A matter of taste. There is no such thing as a single Swiss cuisine. As you travel through Switzerland you’ll find Berner Rösti, buttery home-fried potatoes in Bern; Malakoff cheese fritters in Canton Vaud; and cornmeal specialities and freshly caught perch from Lake Constance in Canton St. Gallen. The Valais is famous for its raclette, melted mountain cheese served with steamed new potatoes and pickles; Graubünden for its Capuns, tender dumplings wrapped in Swiss chard leaves; Zürich for its Geschnetzeltes, creamy shredded veal; and Ticino for its luganighe sausages and fabulous risotto. Switzerland has an incredible number of traditional regional dishes – a world record in proportion to its size.

Flavours of the market

Every city and large village holds a market once or twice a week, with the freshest foods from farmers, butchers, bakers and cheese makers. The markets in Bellinzona , Chur, Basel and Solothurn are particularly enticing.

Traditional food at the Swiss Open-Air Museum

This museum in Ballenberg near Brienz works to keep history alive – and that includes the history of food. From spring to autumn, you can watch the butcher, the baker, the cheese maker and the chocolate maker at work.

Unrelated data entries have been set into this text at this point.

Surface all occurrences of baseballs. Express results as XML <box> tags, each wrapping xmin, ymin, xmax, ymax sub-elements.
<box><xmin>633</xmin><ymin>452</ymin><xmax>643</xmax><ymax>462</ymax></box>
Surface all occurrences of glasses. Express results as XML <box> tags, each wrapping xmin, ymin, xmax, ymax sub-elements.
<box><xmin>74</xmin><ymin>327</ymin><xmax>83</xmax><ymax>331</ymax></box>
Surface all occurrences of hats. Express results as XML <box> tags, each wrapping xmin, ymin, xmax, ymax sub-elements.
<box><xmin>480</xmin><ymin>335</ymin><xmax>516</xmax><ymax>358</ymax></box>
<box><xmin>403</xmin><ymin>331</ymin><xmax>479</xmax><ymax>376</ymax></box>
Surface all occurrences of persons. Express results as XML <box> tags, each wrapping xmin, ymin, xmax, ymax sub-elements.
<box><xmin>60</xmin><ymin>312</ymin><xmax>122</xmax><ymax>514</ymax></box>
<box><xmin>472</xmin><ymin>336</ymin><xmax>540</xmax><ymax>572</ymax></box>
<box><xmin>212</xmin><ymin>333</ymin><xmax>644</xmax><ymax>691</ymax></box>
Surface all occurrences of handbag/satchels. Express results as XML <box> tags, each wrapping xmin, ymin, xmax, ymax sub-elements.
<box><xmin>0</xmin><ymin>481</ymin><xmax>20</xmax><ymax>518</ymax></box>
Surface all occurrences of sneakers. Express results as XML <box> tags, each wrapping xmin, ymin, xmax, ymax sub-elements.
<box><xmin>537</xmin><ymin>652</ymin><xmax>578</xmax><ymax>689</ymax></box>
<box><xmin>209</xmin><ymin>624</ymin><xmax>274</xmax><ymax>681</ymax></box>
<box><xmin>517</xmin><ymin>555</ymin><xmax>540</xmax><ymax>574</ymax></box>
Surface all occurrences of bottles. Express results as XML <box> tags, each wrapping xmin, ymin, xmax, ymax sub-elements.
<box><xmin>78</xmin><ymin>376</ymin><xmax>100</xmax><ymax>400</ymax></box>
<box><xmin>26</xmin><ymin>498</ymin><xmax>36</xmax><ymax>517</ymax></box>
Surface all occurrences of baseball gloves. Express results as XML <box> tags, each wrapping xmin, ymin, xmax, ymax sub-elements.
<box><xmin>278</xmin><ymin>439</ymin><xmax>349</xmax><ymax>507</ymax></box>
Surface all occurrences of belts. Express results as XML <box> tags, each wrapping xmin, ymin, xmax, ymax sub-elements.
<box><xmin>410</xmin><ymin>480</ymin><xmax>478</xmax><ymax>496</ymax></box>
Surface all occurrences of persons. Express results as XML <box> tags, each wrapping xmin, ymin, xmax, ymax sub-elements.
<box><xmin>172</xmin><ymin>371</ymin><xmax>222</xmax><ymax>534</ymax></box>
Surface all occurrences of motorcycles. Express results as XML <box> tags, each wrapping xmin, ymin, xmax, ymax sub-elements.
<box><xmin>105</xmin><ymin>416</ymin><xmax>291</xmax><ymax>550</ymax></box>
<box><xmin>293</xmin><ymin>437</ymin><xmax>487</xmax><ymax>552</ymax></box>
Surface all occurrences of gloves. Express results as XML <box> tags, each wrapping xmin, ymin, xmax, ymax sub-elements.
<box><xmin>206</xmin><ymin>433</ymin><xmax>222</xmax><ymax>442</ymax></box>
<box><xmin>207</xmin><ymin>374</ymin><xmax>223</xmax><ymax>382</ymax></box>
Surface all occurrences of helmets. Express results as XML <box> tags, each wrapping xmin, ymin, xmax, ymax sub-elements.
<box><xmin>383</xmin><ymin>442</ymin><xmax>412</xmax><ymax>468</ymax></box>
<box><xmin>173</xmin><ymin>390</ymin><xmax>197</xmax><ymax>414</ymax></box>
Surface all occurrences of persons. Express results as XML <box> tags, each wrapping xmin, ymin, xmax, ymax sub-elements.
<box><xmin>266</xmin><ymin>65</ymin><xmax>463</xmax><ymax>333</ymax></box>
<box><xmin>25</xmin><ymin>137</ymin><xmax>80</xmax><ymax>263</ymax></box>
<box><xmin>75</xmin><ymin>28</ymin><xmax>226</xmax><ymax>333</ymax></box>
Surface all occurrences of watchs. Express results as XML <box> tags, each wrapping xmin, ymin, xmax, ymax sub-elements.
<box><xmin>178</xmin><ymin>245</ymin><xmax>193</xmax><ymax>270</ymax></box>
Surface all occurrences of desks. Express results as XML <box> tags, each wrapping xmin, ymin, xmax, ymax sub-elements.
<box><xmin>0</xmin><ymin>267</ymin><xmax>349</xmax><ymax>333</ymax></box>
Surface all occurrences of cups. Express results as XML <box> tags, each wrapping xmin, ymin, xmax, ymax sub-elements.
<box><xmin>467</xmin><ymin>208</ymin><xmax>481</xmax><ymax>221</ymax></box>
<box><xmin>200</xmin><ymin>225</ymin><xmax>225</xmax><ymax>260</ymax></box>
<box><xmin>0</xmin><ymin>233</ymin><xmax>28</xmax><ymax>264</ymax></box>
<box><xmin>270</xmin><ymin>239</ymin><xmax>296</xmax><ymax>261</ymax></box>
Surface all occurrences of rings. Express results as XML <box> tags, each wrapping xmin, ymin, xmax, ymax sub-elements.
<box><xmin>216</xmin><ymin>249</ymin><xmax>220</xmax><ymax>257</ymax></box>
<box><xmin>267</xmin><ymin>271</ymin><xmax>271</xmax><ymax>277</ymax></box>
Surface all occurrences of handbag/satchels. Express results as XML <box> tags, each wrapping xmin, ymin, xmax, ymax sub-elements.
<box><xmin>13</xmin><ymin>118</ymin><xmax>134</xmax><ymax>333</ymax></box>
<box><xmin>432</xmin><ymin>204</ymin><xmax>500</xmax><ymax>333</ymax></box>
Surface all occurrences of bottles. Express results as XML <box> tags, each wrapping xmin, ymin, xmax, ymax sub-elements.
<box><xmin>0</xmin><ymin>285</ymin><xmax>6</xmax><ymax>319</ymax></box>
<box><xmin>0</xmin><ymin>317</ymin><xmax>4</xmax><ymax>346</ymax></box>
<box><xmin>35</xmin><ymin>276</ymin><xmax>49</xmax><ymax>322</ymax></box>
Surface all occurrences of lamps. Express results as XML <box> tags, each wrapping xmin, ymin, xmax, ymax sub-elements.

It’s enough to make your mouth water…

A delicious hike

The high path between Chasseral and Frinvilliers near Biel offers not only spectacular views, but also the chance to visit a dozen or so métairies along the way: alpine huts where regional specialities such as cheese, Rösti and ham are served.

Direct from the land

Nearly all the fruits, vegetables, jams, wines, cheeses, and sausages from the canton of Vaud can be found in a single shop, La Ferme vaudoise in Yverdon-les-Bains.


Ladle in hand

You can learn some of the secrets of Swiss cooking by enrolling in a cookery course. These take place all over the country, from Geneva to the Engadine, and from Schaffhausen to Ticino. More experienced cooks may choose to study with one of Switzerland’s superchefs: Chef of the Year 2007 Markus Neff at the Hotel Fletschhorn in Saas-Fee, Vreni Giger at the Restaurant Jägerhof in St. Gallen, Kurt Röösli at the Hotel Waldhaus in Sils- Maria, Urs Gschwend at the Hotel Giardino in Ascona, or Irene Dörig at Irene’s Cuisine in Friedlisberg near Zürich.